Alternatively she could go for a related career, e.g, equine nutritionist, veterinary nurse, farrier, equine dentist, equine behaviorist.

If she is unsure what to do there are a lot of short term opportunities to work with horses around the world. A friend went to Argentina to work on a polo ranch for a year and has been there for more than a decade now. Yard and Groom has a lot of adverts, Work Away might be another option.

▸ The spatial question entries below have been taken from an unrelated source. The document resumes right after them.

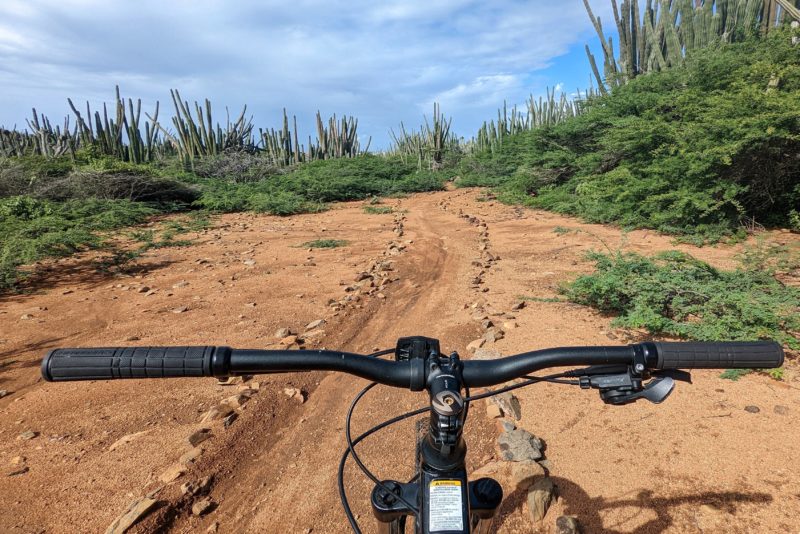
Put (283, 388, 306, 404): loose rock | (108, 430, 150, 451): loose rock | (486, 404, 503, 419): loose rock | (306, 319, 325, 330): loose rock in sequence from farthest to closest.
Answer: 1. (306, 319, 325, 330): loose rock
2. (283, 388, 306, 404): loose rock
3. (486, 404, 503, 419): loose rock
4. (108, 430, 150, 451): loose rock

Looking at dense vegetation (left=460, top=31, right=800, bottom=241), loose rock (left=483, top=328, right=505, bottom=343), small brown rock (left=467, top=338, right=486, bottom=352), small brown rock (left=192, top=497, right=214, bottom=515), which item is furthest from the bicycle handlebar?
dense vegetation (left=460, top=31, right=800, bottom=241)

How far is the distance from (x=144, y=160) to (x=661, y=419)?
26.3 meters

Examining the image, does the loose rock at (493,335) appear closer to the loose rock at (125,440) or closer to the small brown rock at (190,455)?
the small brown rock at (190,455)

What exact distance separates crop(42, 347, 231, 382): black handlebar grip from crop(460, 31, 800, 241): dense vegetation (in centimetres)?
881

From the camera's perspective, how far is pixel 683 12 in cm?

DraughtyWindow Sun 16-Apr-17 23:13:24

Give Wellington Riding a call. They offer apprenticeships to 16-19 year olds - 1 year residential to complete BHSAI - if she gains that qualification then she can work anywhere in the world. They are also sub-letting a small yard in their premises to someone to practice rehab. Their facilities are amazing. I can highly recommend as I was a working pupil back in 1988! Fab place and fond memories. My daughter is keen to go when she's 18.... grin
Do look them up on the Internet... tbusmile

ginorwine Sun 16-Apr-17 23:17:33

Thankyou all -
You are very kind . !!

Garnethair Mon 17-Apr-17 11:31:57

Agree with Booboo about equine degrees.

user1471452804 Tue 18-Apr-17 09:25:46

Has she considered becoming a veterinary nurse at an equine hospital - I am not sure what qualification are required, perhaps get in touch with your nearest hospital and ask to speak to someone, they are usually very helpful. The ones at the hospital my horse goes to are very helpful and knowledgeable, but it can be a stressful job - being on the team of 9 as part of a colic operation for example.

Minnie747 Tue 18-Apr-17 09:40:26

Perhaps also worth considering equine chiropractic as a degree/masters choice? McTimoney have a great reputation.